Keir Starmer has said he will do “whatever is necessary” to rebuild trust in Labour following its “bitterly disappointing” defeat in the Hartlepool by-election.
After seeing another pillar in its once impregnable “red wall” fall to the Tories, the Labour leader told his party to “stop quarrelling among ourselves” and address the needs of the country.
In a stunning result, the Conservatives overturned majority of 3,500 at the general election to take the seat – which had been Labour-held since it was formed in 1974 – with a majority of 6,940.
The bruising result – described as “absolutely shattering” by one shadow cabinet minister – prompted calls from across the party for a change of direction.
But with Labour braced for further damaging losses in the English council elections, Starmer said he was determined to address the problems.
“I’m bitterly disappointed in the result and I take full responsibility for the results – and I will take full responsibility for fixing this,” he said.
“We have changed as a party but we haven’t set out a strong enough case to the country.
“Very often we have been talking to ourselves instead of to the country and we have lost the trust of working people, particularly in places like Hartlepool.
“I intend to do whatever is necessary to fix that.”
A jubilant Boris Johnson travelled to Hartlepool to hail the result as a mandate for the Government to continue delivering on its “levelling up agenda”.
“It’s a mandate for us to continue to deliver, not just for the people of Hartlepool and the fantastic people of the north east, but for the whole of the country,” he said.
With the Conservatives continuing to make gains as the council results poured in from across England, the prime minister said it looked “very encouraged”.
Labour in contrast was plunged into a renewed turmoil and recriminations, re-opening the wounds of Jeremy Corbyn’s leadership.
Speaking to broadcasters, Starmer repeatedly refused to be drawn on reports he was planning a shadow cabinet reshuffle, with shadow chancellor Anneliese Dodds rumoured to be among the casualties.
However, there were calls from both the left and the right of the party for an urgent change of direction if they were to stand any chance of regaining power at the next general election.
Corbyn said the results showed “a loss of hope” and called for a “bolder vision to transform people’s lives and give them the confidence to strive for a more equal world”.
Former shadow chancellor John McDonnell said the party had gone into the by-election “almost policy-less” and called for a return to a “real grassroots campaign”.
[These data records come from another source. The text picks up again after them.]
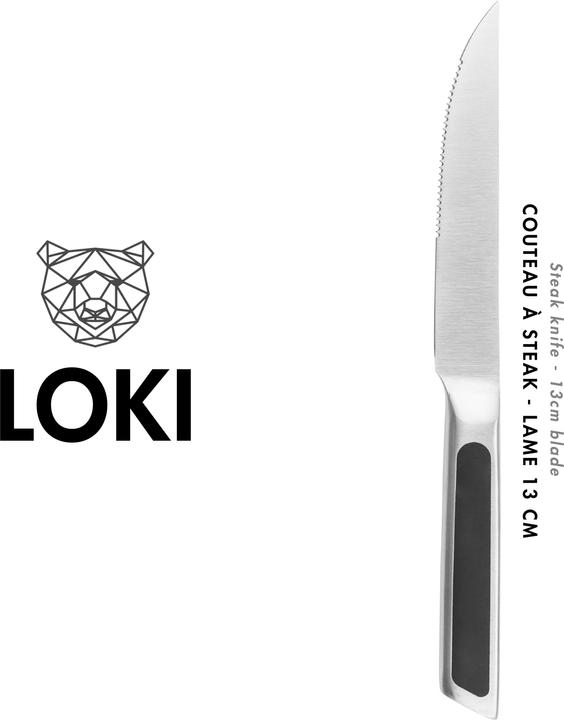 Immagine prodotto Björn Loki (6 pz.)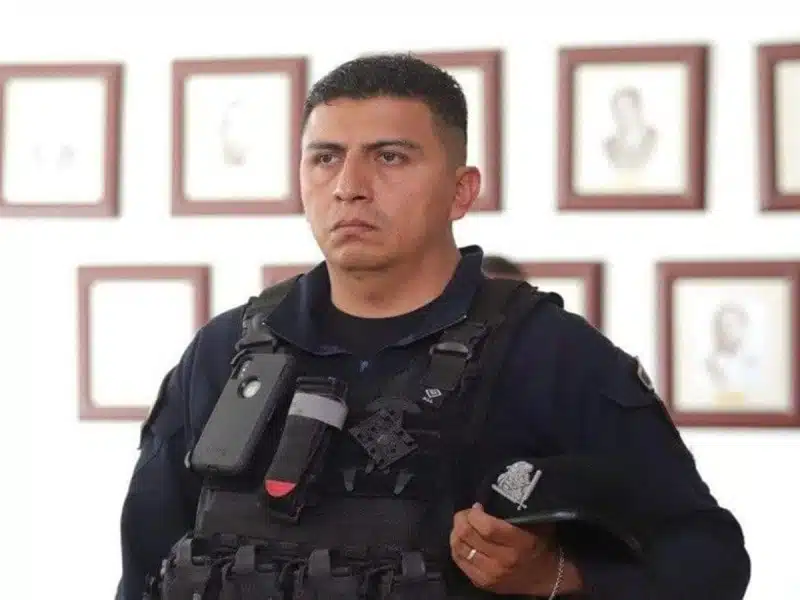 En emboscada asesinan a balazos al director de la policía de Fresnillo, Zacatecas
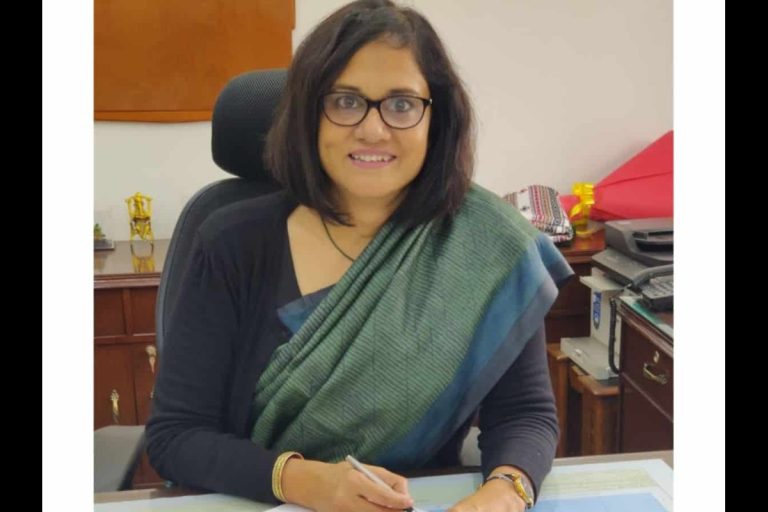 Indian Railway’s New Helmswoman: Jaya Verma Sinha Appointed As Chairperson And CEO of Railway Board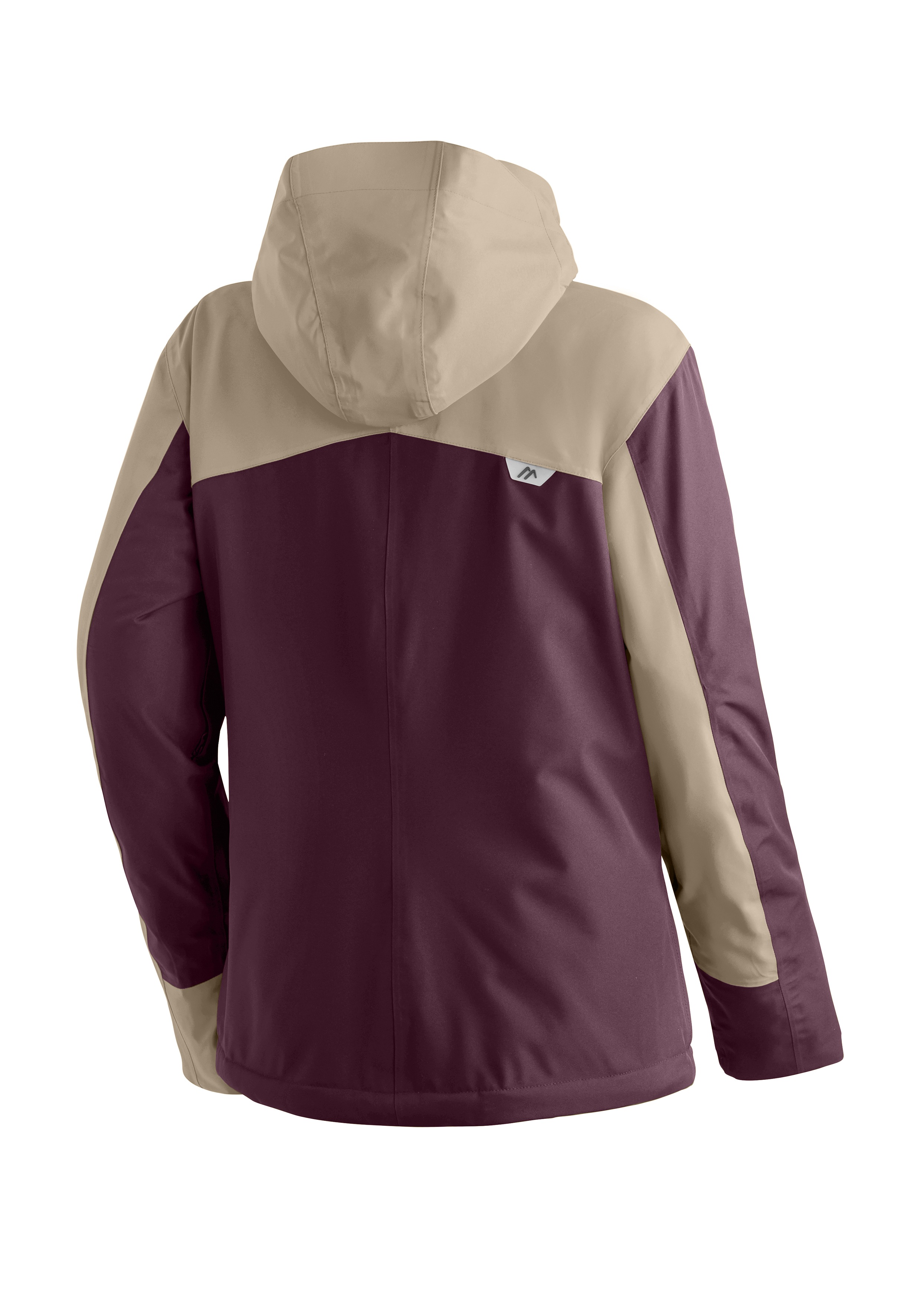 Thumbnail - Maier Sports Skijacke "Glacierguard W" Damen Winterjacke wattiert u. wasserdicht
But there was criticism too from the right, including the Blairite former cabinet minister Lord Adonis who told the BBC: “The golden rule of politics is that you can’t avoid the verdict of the people.
“Clearly the public isn’t persuaded that Labour has either the leadership or the policies or the critique of the Government or the energy and dynamism in terms of its view of the future of the country and we all need to consider that.”